■ DOCUMENT TEXT ■
----

Cyprus was part of the Persian Empire and was only released from it in 333BC with Alexander the Great’s victory over the Persian ruler Darius III. The island then became part of the Greek Empire. When Alexander died in 323BC, Cyprus was taken over by Egypt and became part of the Hellenistic Egypt under Ptolemy I, and the island’s capital was moved from Salamis to Paphos.
In 58BC the Roman Empire annexed Cyprus and the following 600 years passed under Roman rule. There are many ruins of buildings and mosaics from this period which can still be seen today, such as the mosaics excavated at the Paphos Archaeological Site by the harbour of Kato Paphos.
Christianity appeared on the island in AD45 when Apostle Paul started spreading the new religion. The Church of Cyprus was set up by apostles and Cyprus became ‘the Island of Saints’.
When the Roman Empire was divided in AD395, Cyprus came under the eastern half – the Byzantine Empire. During the Byzantine period (4th–12th century), many impressive churches were built and remarkable frescos were painted, such as at Agios Nikolaos tis Stegis (Walk 12), Asinou church (Walk 21) and Panagia tou Araka church (Walk 22).
The growing Islamic empire started to attack Byzantine lands in the 7th century; Cyprus, located between the two empires, was also attacked and many coastal settlements were destroyed in AD647. Castles and fortifications were built to protect the land from Arab attacks, and the ruins of St Hilarion, Buffavento and Kantara castles (Walks 36, 37 and 43) in the Kyrenia mountains are still visited by many.
Dramatic view of the Kyrenia range from Buffavento Castle (Walk 37)
The Middle Ages
On his third crusade, between 1189 and 1192, bad weather forced Richard the Lionheart’s fleet to dock in Limassol. There, Isaak Komninos – emperor of Cyprus at the time – tried to capture King Richard’s fiancée, Berengaria of Navarre, and his sister. In response, King Richard marched on Limassol and Komninos fled to Kantara Castle. In 1191 Richard married Berengaria in Limassol Castle, and Cyprus became the only foreign country where an English royal wedding was held.
Richard stayed in Cyprus for a year and during that time he conquered the entire island and then sold it to the Knights Templar. However, the Knights couldn’t afford to keep the island and in turn sold it to Guy de Lusignan in 1192. From then until 1474 Cyprus was ruled by Lusignan descendants. Bellapais Abbey and many other splendid buildings were built during this period.

----

■ AVAILABLE RECORDS ■

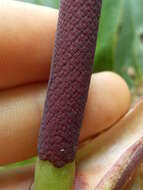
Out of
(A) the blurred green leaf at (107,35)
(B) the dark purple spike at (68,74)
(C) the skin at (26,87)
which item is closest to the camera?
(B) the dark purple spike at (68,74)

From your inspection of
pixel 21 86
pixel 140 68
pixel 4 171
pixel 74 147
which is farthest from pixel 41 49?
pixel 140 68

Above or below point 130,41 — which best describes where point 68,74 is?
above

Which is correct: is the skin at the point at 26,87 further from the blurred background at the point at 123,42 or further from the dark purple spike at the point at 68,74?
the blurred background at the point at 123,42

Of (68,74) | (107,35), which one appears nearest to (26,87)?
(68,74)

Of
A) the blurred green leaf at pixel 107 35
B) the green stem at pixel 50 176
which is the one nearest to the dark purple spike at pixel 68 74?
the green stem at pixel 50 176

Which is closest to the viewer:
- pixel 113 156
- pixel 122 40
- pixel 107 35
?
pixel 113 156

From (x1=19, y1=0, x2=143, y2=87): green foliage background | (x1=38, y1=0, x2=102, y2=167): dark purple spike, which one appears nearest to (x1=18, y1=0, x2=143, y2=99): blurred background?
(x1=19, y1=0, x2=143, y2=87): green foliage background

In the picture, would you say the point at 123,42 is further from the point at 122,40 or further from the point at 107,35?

----

■ TO DO ■
1/ In the history of Cyprus text, condense the paragraph beginning "On his third crusade" into a short bulleted list that keeps its main facts.
2/ In the records, reproduce the stretch from the line containing "From (x1=19, y1=0, x2=143, y2=87): green" through the end of the records, changing "blurred background" to "hazy background" and leaving everything else unchanged.

■ COMPLETE ANSWERS ■
1/
- On his third crusade (1189–1192), bad weather forced Richard the Lionheart's fleet to dock in Limassol.
- Isaak Komninos, then emperor of Cyprus, tried to capture Richard's fiancée, Berengaria of Navarre, and his sister.
- Richard marched on Limassol, and Komninos fled to Kantara Castle.
- In 1191 Richard married Berengaria in Limassol Castle. This made Cyprus the only foreign country to host an English royal wedding.

2/
From (x1=19, y1=0, x2=143, y2=87): green foliage background | (x1=38, y1=0, x2=102, y2=167): dark purple spike, which one appears nearest to (x1=18, y1=0, x2=143, y2=99): hazy background?
(x1=19, y1=0, x2=143, y2=87): green foliage background

In the picture, would you say the point at 123,42 is further from the point at 122,40 or further from the point at 107,35?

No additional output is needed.